The goal of the project was to leverage health IT tools and related workflows to improve the value of inpatient care. Finance collaborated with the project’s physician champions to identify variations in care both internally and compared to benchmarked external institutions. The project’s physician champions collaborated with IT physician informaticists and IT project teams to design interventions to both reduce cost and improve clinical care.

The suite of interventions included: electronic clinical pathways; blood protocols; intravenous (IV) to oral (PO) medication changes; and lab ordering enhancements. Electronic pathways were created for heart failure, colon surgery, and pneumonia, and blood ordering clinical decision support and analytics were built. These projects realized significant two-year savings, including: electronic clinical pathways: $12.9 million; lab modifications: $3 million; blood utilization: $2.9 million; and IV to PO: $2.2 million.
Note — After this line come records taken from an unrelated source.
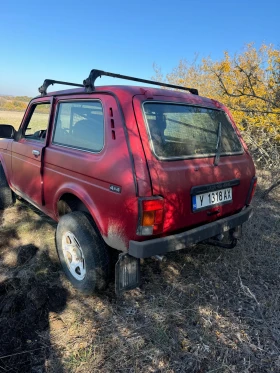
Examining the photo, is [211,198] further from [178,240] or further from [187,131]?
[187,131]

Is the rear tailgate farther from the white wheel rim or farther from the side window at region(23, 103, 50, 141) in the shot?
the side window at region(23, 103, 50, 141)

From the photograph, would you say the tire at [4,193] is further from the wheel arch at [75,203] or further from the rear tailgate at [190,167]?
the rear tailgate at [190,167]

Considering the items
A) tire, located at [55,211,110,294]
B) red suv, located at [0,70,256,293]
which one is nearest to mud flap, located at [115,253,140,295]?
red suv, located at [0,70,256,293]

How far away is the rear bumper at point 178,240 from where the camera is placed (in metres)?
1.99

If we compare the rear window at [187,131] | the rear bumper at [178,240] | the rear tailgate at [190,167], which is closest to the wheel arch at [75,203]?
the rear bumper at [178,240]

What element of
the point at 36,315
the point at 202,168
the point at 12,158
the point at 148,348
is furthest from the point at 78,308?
the point at 12,158

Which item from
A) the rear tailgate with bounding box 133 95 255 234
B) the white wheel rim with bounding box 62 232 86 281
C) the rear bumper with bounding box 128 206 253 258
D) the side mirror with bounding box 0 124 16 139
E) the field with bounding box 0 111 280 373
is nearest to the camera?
the field with bounding box 0 111 280 373

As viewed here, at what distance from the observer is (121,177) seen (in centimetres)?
199

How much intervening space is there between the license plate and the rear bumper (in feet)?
0.62

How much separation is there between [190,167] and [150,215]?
593mm

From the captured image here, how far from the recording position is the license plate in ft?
7.50

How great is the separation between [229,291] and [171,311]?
680 mm

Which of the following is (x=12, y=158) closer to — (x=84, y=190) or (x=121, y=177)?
(x=84, y=190)

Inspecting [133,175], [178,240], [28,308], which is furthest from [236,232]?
[28,308]
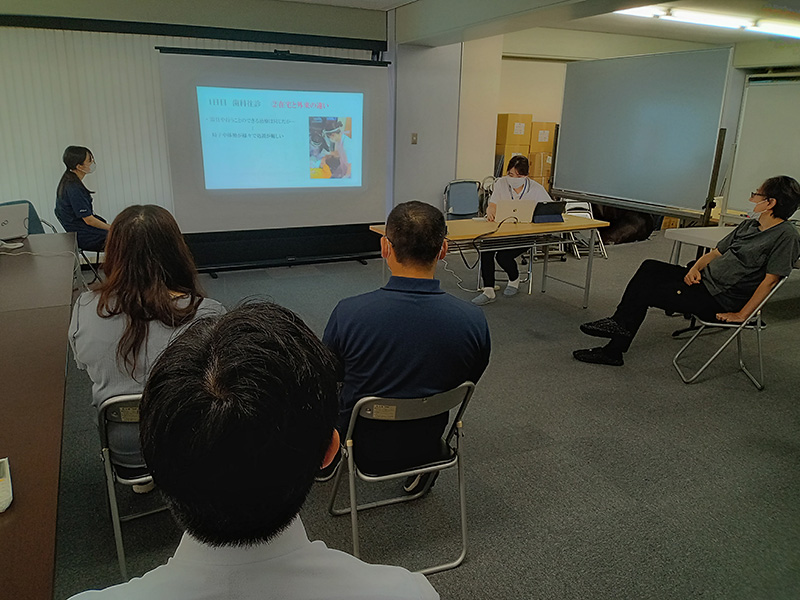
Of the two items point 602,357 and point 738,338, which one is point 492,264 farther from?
point 738,338

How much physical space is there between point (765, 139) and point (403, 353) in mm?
5512

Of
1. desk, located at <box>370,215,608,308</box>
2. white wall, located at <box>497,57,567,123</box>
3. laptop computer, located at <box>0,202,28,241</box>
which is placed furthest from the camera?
white wall, located at <box>497,57,567,123</box>

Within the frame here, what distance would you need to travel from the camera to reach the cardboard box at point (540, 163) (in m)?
7.54

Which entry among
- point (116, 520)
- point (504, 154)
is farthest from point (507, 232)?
point (504, 154)

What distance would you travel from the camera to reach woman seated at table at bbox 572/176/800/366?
122 inches

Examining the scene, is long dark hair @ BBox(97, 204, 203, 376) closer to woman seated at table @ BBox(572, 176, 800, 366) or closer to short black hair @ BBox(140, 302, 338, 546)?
short black hair @ BBox(140, 302, 338, 546)

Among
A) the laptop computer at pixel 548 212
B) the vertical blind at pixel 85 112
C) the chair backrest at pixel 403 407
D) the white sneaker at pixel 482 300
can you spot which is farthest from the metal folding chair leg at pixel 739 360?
the vertical blind at pixel 85 112

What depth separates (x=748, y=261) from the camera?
321 centimetres

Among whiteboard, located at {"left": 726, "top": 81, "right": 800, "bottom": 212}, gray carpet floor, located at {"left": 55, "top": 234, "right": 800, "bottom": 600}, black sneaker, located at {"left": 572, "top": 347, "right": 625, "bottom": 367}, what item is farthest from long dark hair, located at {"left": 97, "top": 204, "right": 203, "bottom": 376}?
whiteboard, located at {"left": 726, "top": 81, "right": 800, "bottom": 212}

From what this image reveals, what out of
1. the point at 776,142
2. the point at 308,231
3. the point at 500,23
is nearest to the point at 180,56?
the point at 308,231

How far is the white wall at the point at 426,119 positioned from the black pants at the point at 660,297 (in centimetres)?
322

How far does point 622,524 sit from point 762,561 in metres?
0.46

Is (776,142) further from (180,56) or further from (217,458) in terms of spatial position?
(217,458)

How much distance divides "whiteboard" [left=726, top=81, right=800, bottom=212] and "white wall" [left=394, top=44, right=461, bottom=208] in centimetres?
293
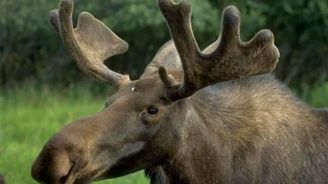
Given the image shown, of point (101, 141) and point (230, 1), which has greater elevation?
point (101, 141)

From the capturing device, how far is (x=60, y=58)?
22.3 meters

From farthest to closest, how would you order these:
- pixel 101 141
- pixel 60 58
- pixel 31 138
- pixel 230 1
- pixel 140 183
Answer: pixel 60 58 → pixel 230 1 → pixel 31 138 → pixel 140 183 → pixel 101 141

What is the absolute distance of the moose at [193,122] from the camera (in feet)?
21.6

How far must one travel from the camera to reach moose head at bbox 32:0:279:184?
645 centimetres

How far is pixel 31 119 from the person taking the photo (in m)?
14.6

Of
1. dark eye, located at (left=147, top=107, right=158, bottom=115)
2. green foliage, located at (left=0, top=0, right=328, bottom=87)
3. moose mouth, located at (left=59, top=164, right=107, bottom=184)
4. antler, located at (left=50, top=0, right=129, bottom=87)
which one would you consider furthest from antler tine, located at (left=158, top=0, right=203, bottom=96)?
green foliage, located at (left=0, top=0, right=328, bottom=87)

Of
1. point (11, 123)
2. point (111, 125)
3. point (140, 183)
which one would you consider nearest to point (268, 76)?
point (111, 125)

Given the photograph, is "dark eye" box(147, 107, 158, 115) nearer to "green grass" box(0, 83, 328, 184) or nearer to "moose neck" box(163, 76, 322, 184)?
"moose neck" box(163, 76, 322, 184)

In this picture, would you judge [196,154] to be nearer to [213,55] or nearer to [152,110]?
[152,110]

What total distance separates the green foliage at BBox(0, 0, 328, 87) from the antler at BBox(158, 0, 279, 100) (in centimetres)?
1303

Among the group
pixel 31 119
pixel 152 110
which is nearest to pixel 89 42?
pixel 152 110

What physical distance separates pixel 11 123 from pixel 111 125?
7891 millimetres

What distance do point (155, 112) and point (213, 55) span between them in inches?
18.5

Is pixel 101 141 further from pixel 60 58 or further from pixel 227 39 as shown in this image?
pixel 60 58
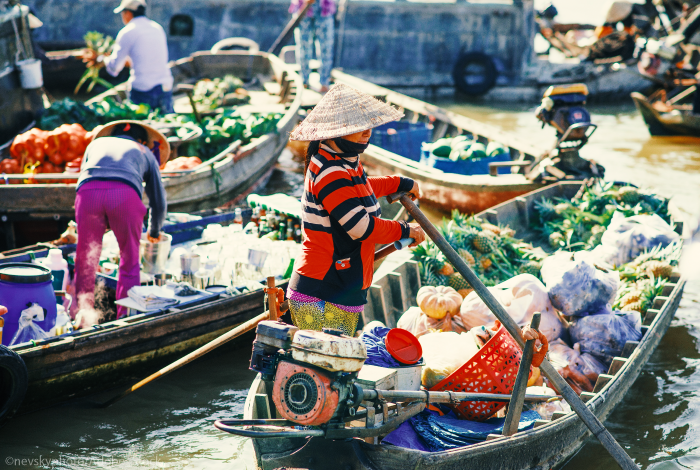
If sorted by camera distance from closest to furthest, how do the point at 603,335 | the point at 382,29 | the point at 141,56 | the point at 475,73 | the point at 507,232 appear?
1. the point at 603,335
2. the point at 507,232
3. the point at 141,56
4. the point at 382,29
5. the point at 475,73

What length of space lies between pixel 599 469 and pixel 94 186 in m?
3.83

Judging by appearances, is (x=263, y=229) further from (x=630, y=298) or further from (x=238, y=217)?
(x=630, y=298)

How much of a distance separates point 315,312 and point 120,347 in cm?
193

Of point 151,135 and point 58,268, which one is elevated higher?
point 151,135

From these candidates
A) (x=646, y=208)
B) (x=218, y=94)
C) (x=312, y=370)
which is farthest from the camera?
(x=218, y=94)

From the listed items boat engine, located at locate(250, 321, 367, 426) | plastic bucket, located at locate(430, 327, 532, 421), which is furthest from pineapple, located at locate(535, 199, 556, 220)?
boat engine, located at locate(250, 321, 367, 426)

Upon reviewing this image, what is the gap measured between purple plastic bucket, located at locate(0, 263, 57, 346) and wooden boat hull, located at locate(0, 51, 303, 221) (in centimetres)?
199

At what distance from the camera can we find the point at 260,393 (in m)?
3.25

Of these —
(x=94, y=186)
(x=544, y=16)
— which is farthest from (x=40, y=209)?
(x=544, y=16)

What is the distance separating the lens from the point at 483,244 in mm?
5293

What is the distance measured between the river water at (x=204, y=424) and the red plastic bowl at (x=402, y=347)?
999 mm

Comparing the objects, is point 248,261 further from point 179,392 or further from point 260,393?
point 260,393

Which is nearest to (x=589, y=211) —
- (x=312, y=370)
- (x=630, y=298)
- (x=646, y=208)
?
(x=646, y=208)

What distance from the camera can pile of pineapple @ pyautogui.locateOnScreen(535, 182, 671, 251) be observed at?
6.02 meters
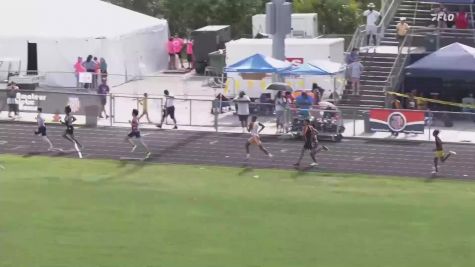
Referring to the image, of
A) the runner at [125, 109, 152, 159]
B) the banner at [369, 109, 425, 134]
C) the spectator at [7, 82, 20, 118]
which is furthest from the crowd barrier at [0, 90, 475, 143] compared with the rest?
the runner at [125, 109, 152, 159]

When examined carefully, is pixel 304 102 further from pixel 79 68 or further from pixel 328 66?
pixel 79 68

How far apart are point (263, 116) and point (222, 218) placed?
47.7ft

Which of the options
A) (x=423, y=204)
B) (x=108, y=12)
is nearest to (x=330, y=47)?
(x=108, y=12)

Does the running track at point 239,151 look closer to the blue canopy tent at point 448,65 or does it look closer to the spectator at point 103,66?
the blue canopy tent at point 448,65

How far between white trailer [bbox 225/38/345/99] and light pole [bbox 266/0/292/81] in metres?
1.20

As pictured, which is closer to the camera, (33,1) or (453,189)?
(453,189)

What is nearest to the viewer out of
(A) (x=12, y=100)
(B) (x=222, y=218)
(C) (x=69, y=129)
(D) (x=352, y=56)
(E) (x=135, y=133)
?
(B) (x=222, y=218)

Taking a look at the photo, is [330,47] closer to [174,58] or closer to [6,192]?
[174,58]

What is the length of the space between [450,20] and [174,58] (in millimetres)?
14443

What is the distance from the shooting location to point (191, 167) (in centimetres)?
2864

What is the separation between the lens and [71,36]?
42281 mm

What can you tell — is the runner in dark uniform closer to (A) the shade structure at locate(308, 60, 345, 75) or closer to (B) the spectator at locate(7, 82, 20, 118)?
(B) the spectator at locate(7, 82, 20, 118)

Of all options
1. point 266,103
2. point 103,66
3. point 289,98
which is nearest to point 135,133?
point 289,98

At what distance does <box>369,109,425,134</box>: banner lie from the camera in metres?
31.7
Penn Medicine (Philadelphia, Pa.)

Standard clinical iPhone effectively enhances patient care

In January 2016, Penn Medicine met with Apple engineers to develop an economic and efficient full configuration Standard Clinical iPhone (SCiP) to work with Penn’s mobile device management tool while leveraging Apple’s Device Enrollment Program (DEP) and Volume Purchasing Program (VPP). Using this method saved the organization 975 man hours in its initial deployment using DEP streamlined setup (15 minutes versus one hour for each iPhone). Pushing additional apps to devices without needing an Apple ID and password for download or manual touch also made the implementation efficient. By implementing this project, it placed a vital tool into caregivers’ hands, officials say.

Just by using the secure texting, clinicians were able to coordinate patient flow across care settings with multiple providers and mended gaps in communication. One example had the cardiac surgery team on a thread with the patient’s current caregivers. The nurse took a picture of the surgical site and sent it securely with a description, concerned about swelling around the surgical site. The surgical team was able to provide immediate feedback and resolve the issue remotely.